It took me many years before I finally drilled this through my thick and obstinate skull. I’d enter a Saturday morning derby during the prespawn and think I was going to wreck ’em because the high that day was 70 degrees. Truth be told, I can probably count on one hand the number of those tournaments in which I cashed a check.
I finally realized that the daytime highs don’t matter nearly as much as the nighttime lows. It is so tempting to pull up the weather apps on your phone and look at the daytime highs for the week but I’m telling you, those don’t matter as much. In my area, the “money temperatures” are when you see the nighttime lows reaching into the 55- to 65-degree range. When those warm nights happen for two or three days in a row, I don’t care how cold it has been lately; those bass have their noses pointed towards the bank and they’re going to move shallow.
Those random one-off warm nights don’t seem to be as good for me.
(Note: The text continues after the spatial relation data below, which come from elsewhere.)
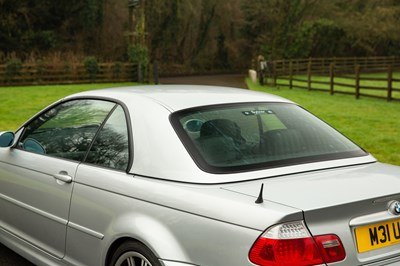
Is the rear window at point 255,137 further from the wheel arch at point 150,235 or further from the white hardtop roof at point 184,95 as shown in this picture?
the wheel arch at point 150,235

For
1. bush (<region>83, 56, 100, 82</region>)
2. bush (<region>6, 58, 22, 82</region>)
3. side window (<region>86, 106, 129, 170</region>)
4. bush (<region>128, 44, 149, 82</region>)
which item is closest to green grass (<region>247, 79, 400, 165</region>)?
side window (<region>86, 106, 129, 170</region>)

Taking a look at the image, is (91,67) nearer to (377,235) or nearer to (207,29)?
(207,29)

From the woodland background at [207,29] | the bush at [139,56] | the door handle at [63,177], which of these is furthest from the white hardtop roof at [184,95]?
the woodland background at [207,29]

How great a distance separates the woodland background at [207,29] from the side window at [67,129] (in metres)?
38.7

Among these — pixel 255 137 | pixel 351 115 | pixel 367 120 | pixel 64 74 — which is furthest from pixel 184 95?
pixel 64 74

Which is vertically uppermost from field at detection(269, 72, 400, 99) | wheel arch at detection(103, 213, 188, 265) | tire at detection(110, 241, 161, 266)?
wheel arch at detection(103, 213, 188, 265)

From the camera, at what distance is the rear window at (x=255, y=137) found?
10.1ft

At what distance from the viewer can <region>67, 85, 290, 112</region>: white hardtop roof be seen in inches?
137

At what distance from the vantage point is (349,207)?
2568mm

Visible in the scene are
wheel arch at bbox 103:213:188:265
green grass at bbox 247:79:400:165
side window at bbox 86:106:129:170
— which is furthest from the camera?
green grass at bbox 247:79:400:165

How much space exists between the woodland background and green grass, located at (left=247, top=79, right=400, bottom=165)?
2602cm

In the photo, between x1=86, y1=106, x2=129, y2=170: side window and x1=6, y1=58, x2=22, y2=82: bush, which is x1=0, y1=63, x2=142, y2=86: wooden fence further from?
x1=86, y1=106, x2=129, y2=170: side window

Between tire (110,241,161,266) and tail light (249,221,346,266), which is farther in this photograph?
tire (110,241,161,266)

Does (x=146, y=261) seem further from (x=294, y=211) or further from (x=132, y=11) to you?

While they can certainly push a few bass into the shallows, something in the back of my mind tells me that big prespawn bass one some sort of continuity for a few days before they finally make the commitment to move towards shallow water.
The above photo is a quick cell phone shot of the weather station above our kitchen sink. I paid like $30 for this thing at Tractor Supply and I can’t tell you how often I check it during this time of year. As soon as I see that low temperature reaching 60 degrees, I’m rigging up my shallow crankbaits, ChatterBaits and swim jigs to dissect cover near shallow spawning flats.